Material for this task START
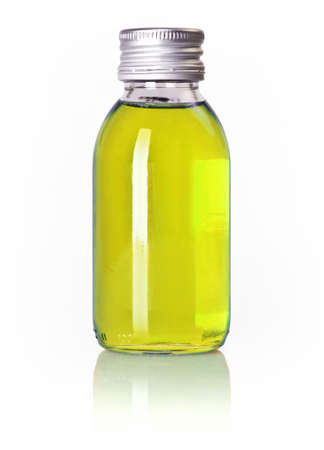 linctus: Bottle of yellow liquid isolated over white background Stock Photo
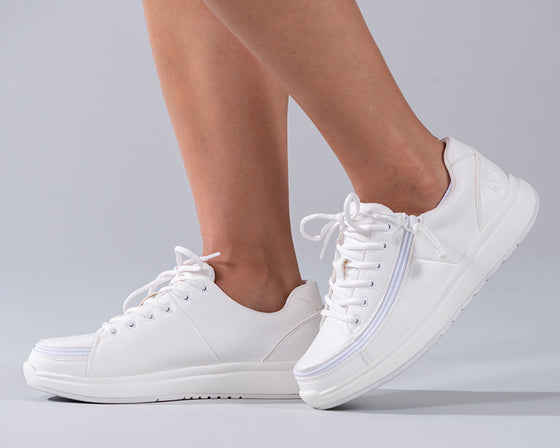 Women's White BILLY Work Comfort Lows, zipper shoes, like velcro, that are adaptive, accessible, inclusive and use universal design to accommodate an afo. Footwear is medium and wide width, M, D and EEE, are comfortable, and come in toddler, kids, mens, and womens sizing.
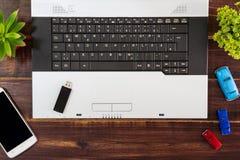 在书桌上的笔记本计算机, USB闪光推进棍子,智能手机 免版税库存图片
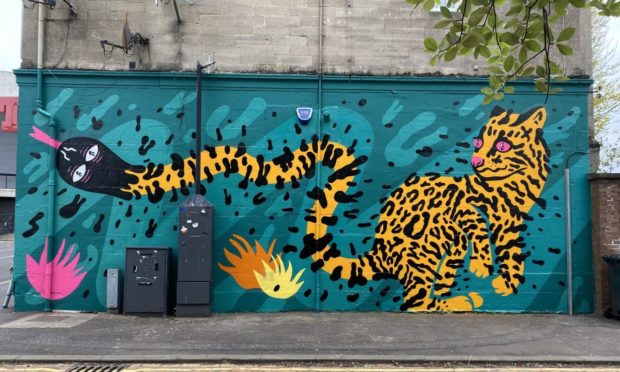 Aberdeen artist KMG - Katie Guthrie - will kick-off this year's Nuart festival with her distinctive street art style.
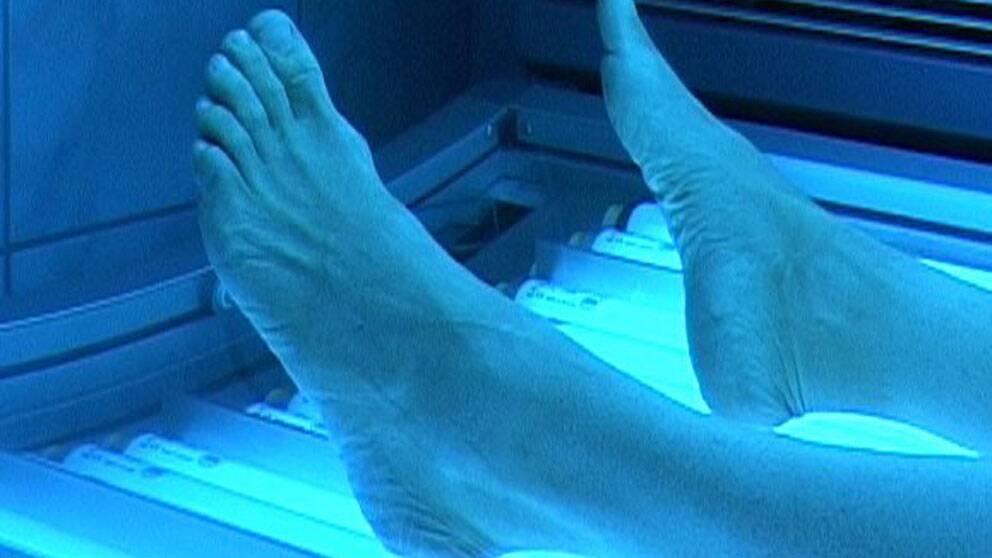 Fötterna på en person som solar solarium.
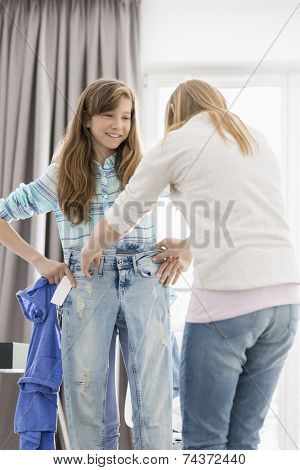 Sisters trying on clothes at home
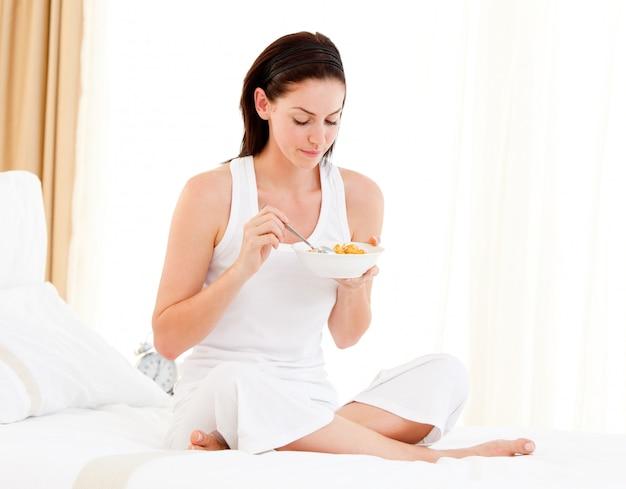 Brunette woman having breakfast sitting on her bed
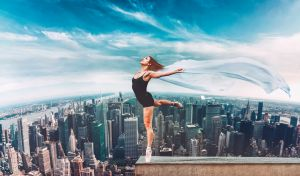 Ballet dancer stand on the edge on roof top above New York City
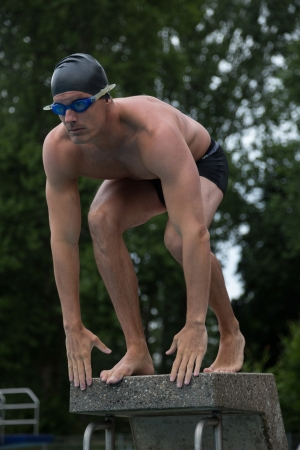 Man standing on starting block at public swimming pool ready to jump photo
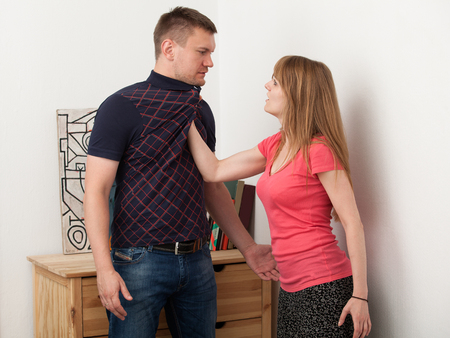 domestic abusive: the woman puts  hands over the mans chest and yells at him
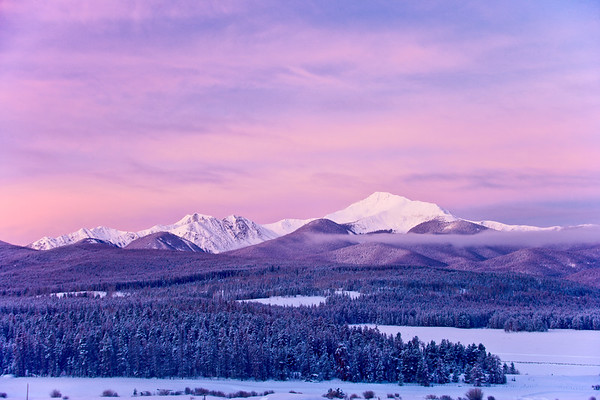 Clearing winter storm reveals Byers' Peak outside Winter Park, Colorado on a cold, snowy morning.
Material for this task END
• **What is needed**
The data must be repeated exactly. Any pictures in it are to be left out.

• **Reply**
 linctus: Bottle of yellow liquid isolated over white background Stock Photo
 Women's White BILLY Work Comfort Lows, zipper shoes, like velcro, that are adaptive, accessible, inclusive and use universal design to accommodate an afo. Footwear is medium and wide width, M, D and EEE, are comfortable, and come in toddler, kids, mens, and womens sizing.
 在书桌上的笔记本计算机, USB闪光推进棍子,智能手机 免版税库存图片
 Aberdeen artist KMG - Katie Guthrie - will kick-off this year's Nuart festival with her distinctive street art style.
 Fötterna på en person som solar solarium.
 Sisters trying on clothes at home
 Brunette woman having breakfast sitting on her bed
 Ballet dancer stand on the edge on roof top above New York City
 Man standing on starting block at public swimming pool ready to jump photo
 domestic abusive: the woman puts  hands over the mans chest and yells at him
 Clearing winter storm reveals Byers' Peak outside Winter Park, Colorado on a cold, snowy morning.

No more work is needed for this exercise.